(Exercise directions) Although the records contain pictures, only their text should be reproduced, exactly as written.

(Task inputs)
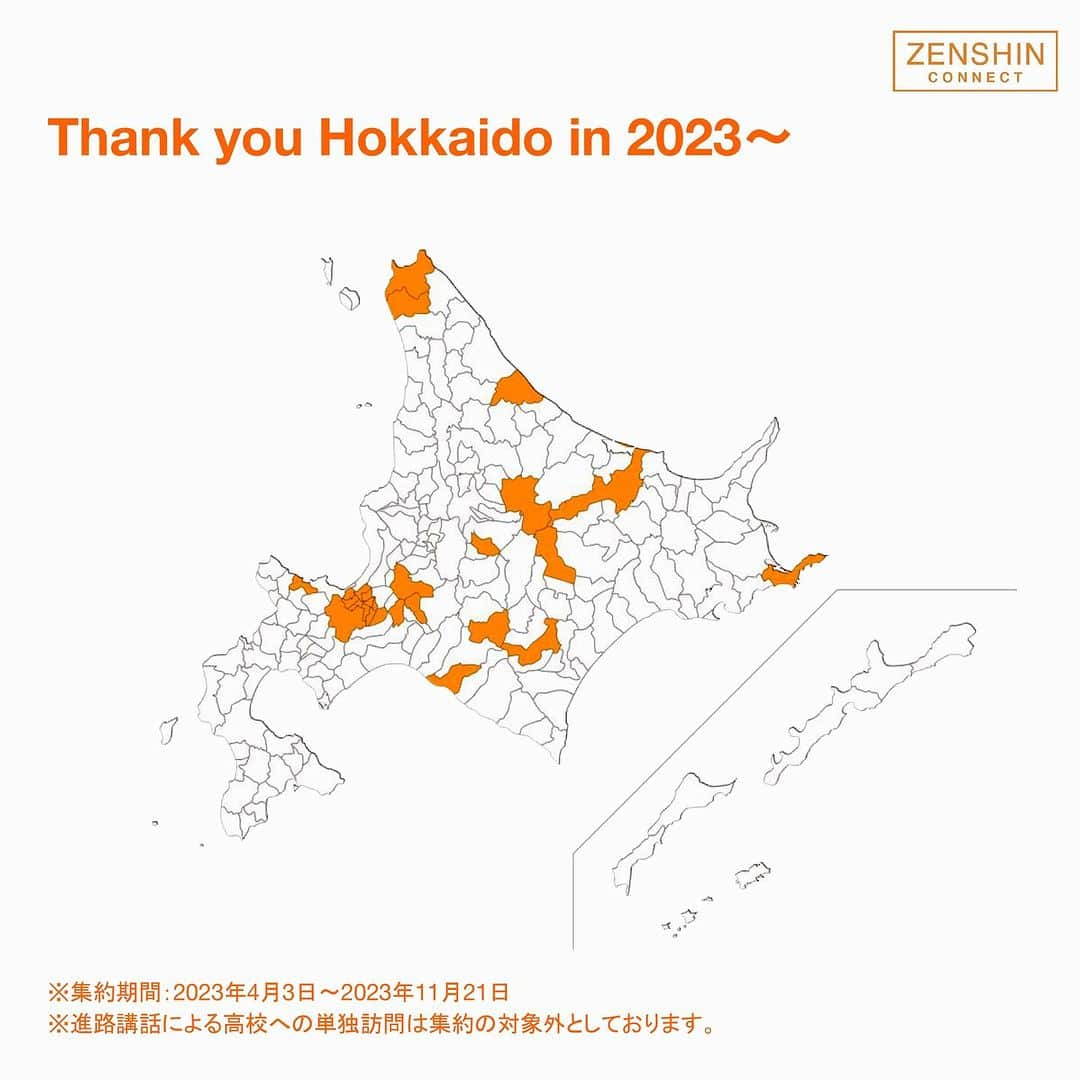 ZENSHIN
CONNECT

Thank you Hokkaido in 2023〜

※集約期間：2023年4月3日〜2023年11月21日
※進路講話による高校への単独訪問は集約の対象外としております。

(Response)
 ZENSHIN
CONNECT

Thank you Hokkaido in 2023〜

※集約期間：2023年4月3日〜2023年11月21日
※進路講話による高校への単独訪問は集約の対象外としております。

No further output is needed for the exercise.